A detailed description of the specific work items being addressed by the ECC is set out in the ECC Work Programme. While this list of work items is long and diverse, the ECC has identified some topics which are particularly important and which embrace much of its key work in the medium term. These are:

  • Reviewing future use of the UHF band (470-960 MHz);
  • Wireless broadband and connectivity;
  • Issues relating to general authorisations and licence-exempt use of spectrum;
  • New initiatives and innovations, such as next generation satellite systems, which require technical and/or regulatory conditions;
  • New business models, applications and services which emerge and require that sufficient numbering resources are made available;
  • Number portability, ease of switching, end-user protection, public safety and building trust in electronic communications.

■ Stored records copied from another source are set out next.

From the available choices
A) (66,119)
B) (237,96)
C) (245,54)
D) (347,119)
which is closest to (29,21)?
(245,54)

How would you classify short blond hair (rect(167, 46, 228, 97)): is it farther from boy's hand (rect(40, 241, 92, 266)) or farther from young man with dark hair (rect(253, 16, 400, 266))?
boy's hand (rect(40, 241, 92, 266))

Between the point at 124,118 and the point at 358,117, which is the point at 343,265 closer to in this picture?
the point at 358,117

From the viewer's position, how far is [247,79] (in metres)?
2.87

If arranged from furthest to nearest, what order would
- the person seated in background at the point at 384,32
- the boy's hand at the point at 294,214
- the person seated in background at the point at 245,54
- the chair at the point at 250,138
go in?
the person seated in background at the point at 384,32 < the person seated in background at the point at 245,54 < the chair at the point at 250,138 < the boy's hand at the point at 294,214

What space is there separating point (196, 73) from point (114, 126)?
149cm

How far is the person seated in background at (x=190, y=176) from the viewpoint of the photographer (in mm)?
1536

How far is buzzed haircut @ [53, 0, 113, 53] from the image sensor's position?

The ECC Strategic Plan sets out how the ECC will work collaboratively with a range of partner organisations – including the European Commission, ETSI and the International Telecommunication Union (ITU)– in taking forward its work and sharing best practice and knowledge. It also explains how the ECC will, with support from the European Communications Office, work more broadly with stakeholders in order to communicate and publicise ongoing activities. This includes conducting public consultations on all draft deliverables, organising workshops and exploring relationships with universities, scientific institutes and European research programmes, as well as maintaining and developing the EFIS database.

The ECC Strategic Plan is expected to be sufficiently high-level to remain relevant as technologies and markets develop over the next five years. It will, however, be subject to a mid-term review which will provide an opportunity to track progress against the plan and consider any amendments that may be necessary to ensure its continued relevance and usefulness.